§ EXERCISE GOAL
Word for word, quote the lines from the one containing "El presidente del" to the end of the entries below, including both. Leave pictures out.

Entries taken from a collection
◇ ◇ ◇ ◇ ◇ ◇ ◇
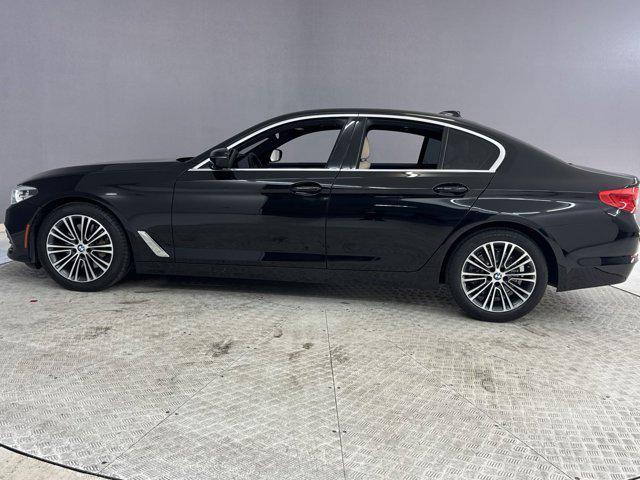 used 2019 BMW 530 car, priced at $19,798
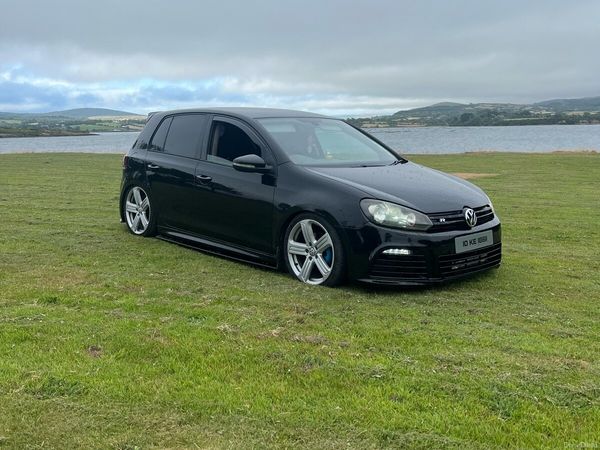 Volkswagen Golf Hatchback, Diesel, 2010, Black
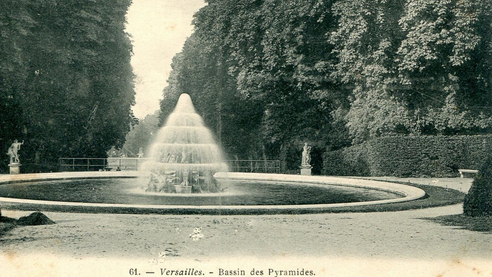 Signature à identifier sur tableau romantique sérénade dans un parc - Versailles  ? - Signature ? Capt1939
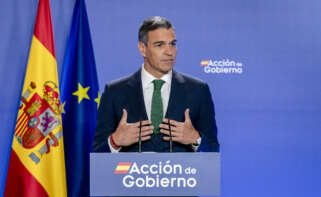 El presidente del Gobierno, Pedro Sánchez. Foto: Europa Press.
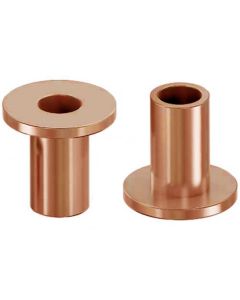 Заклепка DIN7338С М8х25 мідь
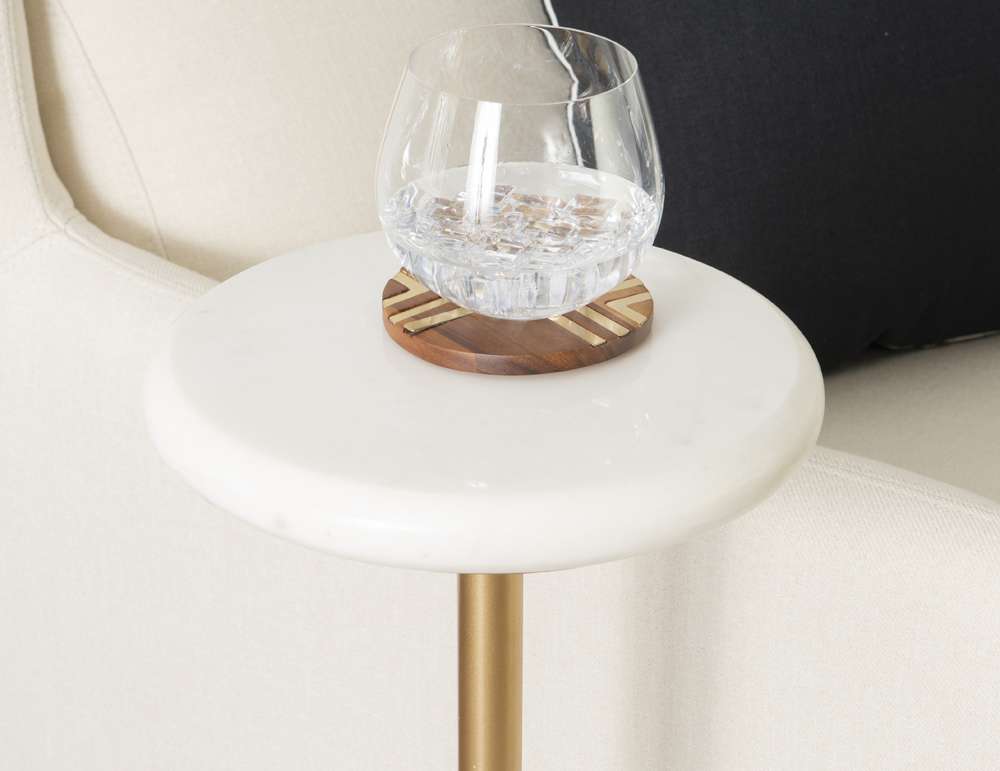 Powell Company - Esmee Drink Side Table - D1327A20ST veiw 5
◇ ◇ ◇ ◇ ◇ ◇ ◇
§ PROBLEM SOLUTION
 El presidente del Gobierno, Pedro Sánchez. Foto: Europa Press.
 Заклепка DIN7338С М8х25 мідь
 Powell Company - Esmee Drink Side Table - D1327A20ST veiw 5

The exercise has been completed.